Exercise instructions:
Copy the records below word for word, starting at the line that contains "At what distance from the recording" and ending at the last line of the records.

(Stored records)
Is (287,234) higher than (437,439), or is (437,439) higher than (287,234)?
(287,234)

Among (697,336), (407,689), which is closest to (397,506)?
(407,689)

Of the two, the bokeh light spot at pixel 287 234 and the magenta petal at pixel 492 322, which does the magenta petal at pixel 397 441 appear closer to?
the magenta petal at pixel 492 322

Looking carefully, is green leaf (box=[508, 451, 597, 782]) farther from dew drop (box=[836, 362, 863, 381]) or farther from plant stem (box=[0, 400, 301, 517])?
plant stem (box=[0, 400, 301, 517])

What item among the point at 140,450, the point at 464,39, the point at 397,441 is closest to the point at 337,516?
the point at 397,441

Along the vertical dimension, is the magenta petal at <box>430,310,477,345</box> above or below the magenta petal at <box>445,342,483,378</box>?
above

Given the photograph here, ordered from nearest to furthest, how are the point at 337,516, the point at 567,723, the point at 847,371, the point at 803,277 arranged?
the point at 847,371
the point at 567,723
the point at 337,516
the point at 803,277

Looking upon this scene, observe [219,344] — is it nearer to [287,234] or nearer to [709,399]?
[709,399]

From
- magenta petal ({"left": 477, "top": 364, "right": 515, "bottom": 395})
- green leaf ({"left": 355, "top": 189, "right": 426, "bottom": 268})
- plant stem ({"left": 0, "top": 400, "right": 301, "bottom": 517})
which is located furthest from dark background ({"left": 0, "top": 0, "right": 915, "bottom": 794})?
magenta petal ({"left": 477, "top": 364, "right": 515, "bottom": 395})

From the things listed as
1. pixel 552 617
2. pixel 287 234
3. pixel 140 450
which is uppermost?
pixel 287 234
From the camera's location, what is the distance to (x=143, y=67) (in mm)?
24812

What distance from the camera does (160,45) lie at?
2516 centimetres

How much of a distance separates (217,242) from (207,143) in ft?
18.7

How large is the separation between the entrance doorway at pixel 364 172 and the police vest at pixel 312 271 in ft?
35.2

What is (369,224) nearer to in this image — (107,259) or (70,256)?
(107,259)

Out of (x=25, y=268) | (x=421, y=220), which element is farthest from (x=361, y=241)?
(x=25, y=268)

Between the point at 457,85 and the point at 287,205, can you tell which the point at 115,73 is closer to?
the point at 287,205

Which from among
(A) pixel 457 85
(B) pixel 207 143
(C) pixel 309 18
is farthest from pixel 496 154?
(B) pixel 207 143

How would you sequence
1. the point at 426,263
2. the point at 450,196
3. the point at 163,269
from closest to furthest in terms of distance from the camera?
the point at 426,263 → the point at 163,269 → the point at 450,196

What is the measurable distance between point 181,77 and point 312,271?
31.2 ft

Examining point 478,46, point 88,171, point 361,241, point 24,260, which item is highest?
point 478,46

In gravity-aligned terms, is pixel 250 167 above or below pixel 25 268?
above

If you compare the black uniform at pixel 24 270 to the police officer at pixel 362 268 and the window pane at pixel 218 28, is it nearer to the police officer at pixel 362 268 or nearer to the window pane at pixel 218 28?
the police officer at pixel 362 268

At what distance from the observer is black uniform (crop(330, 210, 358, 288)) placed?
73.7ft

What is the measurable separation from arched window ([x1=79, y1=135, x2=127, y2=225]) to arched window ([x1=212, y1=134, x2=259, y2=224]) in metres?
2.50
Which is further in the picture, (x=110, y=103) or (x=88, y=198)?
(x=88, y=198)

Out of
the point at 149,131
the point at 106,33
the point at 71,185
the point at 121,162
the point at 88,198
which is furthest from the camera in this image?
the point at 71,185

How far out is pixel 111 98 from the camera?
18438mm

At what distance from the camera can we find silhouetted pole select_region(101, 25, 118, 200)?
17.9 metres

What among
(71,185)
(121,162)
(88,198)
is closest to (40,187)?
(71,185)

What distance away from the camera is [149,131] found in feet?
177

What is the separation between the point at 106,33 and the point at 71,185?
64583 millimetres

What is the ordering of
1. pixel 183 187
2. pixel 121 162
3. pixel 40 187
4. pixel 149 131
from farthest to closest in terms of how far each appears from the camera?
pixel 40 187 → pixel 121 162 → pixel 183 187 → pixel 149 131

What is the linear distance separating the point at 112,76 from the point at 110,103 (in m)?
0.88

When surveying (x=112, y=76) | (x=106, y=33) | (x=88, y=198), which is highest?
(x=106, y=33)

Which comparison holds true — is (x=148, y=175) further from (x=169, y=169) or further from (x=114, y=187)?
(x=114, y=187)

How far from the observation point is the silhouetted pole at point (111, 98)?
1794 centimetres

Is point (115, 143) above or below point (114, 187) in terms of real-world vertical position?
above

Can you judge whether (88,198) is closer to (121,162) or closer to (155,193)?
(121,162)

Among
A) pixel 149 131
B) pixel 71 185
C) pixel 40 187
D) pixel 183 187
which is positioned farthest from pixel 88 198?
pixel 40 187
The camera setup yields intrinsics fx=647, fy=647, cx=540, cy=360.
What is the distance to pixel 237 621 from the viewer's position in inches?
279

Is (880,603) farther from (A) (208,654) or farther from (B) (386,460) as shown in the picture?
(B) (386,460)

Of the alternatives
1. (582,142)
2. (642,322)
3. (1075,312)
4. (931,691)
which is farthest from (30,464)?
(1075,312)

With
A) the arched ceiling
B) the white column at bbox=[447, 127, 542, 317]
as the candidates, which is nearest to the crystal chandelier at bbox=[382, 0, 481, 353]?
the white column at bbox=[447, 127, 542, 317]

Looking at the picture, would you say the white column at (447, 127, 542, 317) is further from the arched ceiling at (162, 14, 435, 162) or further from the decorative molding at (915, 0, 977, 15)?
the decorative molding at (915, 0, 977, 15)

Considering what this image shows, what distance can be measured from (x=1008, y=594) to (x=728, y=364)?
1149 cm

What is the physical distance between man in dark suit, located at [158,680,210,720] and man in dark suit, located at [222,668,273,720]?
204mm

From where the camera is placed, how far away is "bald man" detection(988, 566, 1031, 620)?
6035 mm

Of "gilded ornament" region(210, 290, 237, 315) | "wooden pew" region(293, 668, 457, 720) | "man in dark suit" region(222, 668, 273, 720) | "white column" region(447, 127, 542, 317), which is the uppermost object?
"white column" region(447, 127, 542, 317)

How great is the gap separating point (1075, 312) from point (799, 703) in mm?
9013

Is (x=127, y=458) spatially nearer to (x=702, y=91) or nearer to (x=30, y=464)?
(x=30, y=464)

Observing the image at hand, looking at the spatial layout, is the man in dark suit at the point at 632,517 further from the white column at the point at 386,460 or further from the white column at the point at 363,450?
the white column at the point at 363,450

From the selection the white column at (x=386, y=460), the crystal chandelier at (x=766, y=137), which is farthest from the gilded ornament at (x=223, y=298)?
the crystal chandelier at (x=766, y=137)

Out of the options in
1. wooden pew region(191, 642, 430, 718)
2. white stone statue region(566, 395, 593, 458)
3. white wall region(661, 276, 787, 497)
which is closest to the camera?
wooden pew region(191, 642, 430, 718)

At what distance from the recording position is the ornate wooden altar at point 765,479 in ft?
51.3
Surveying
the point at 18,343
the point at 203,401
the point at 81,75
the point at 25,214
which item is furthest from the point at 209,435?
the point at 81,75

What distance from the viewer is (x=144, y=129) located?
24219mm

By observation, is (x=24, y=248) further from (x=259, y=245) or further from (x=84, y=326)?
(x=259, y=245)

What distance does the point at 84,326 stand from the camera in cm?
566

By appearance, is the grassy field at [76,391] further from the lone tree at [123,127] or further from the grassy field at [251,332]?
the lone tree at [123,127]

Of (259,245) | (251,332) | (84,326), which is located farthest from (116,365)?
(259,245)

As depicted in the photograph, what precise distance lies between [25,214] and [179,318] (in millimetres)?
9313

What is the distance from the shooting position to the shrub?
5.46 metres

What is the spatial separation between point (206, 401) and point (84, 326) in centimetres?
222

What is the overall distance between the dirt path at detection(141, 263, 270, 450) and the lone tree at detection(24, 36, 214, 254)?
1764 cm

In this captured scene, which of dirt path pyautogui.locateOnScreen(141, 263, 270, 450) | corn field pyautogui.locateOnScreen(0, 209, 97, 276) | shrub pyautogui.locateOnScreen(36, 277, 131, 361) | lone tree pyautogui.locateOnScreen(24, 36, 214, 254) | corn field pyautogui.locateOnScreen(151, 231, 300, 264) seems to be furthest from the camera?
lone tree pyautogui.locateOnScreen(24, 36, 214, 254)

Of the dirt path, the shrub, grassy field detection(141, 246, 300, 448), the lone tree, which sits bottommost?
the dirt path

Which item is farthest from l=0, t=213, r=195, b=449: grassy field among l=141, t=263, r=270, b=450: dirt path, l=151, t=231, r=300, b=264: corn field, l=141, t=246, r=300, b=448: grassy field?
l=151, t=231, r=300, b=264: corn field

Written answer:
At what distance from the recording position is the ornate wooden altar at point 765,479 in ft?
51.3
Surveying
the point at 18,343
the point at 203,401
the point at 81,75
the point at 25,214
which item is furthest from the point at 209,435?
the point at 81,75

What distance from the viewer is (x=144, y=129) located?
24219mm

By observation, is (x=24, y=248) further from (x=259, y=245) or further from (x=84, y=326)?
(x=259, y=245)

What distance does the point at 84,326 stand from the camera in cm?
566

By appearance, is the grassy field at [76,391] further from the lone tree at [123,127] or further from the grassy field at [251,332]?
the lone tree at [123,127]

Of (259,245) | (251,332) | (84,326), which is located farthest from (116,365)?
(259,245)

As depicted in the photograph, what precise distance lies between [25,214] and [179,318] (in millimetres)?
9313

What is the distance from the shooting position to the shrub?
5.46 metres

What is the spatial separation between point (206, 401) and point (84, 326) in centimetres?
222

What is the overall distance between the dirt path at detection(141, 263, 270, 450) and the lone tree at detection(24, 36, 214, 254)?
1764 cm

In this captured scene, which of dirt path pyautogui.locateOnScreen(141, 263, 270, 450) | corn field pyautogui.locateOnScreen(0, 209, 97, 276) | shrub pyautogui.locateOnScreen(36, 277, 131, 361) | lone tree pyautogui.locateOnScreen(24, 36, 214, 254) | corn field pyautogui.locateOnScreen(151, 231, 300, 264) seems to be furthest from the camera?
lone tree pyautogui.locateOnScreen(24, 36, 214, 254)

Of the dirt path, the shrub, grassy field detection(141, 246, 300, 448), the lone tree, which sits bottommost?
the dirt path

Which item is farthest from l=0, t=213, r=195, b=449: grassy field among l=141, t=263, r=270, b=450: dirt path, l=151, t=231, r=300, b=264: corn field, l=141, t=246, r=300, b=448: grassy field?
l=151, t=231, r=300, b=264: corn field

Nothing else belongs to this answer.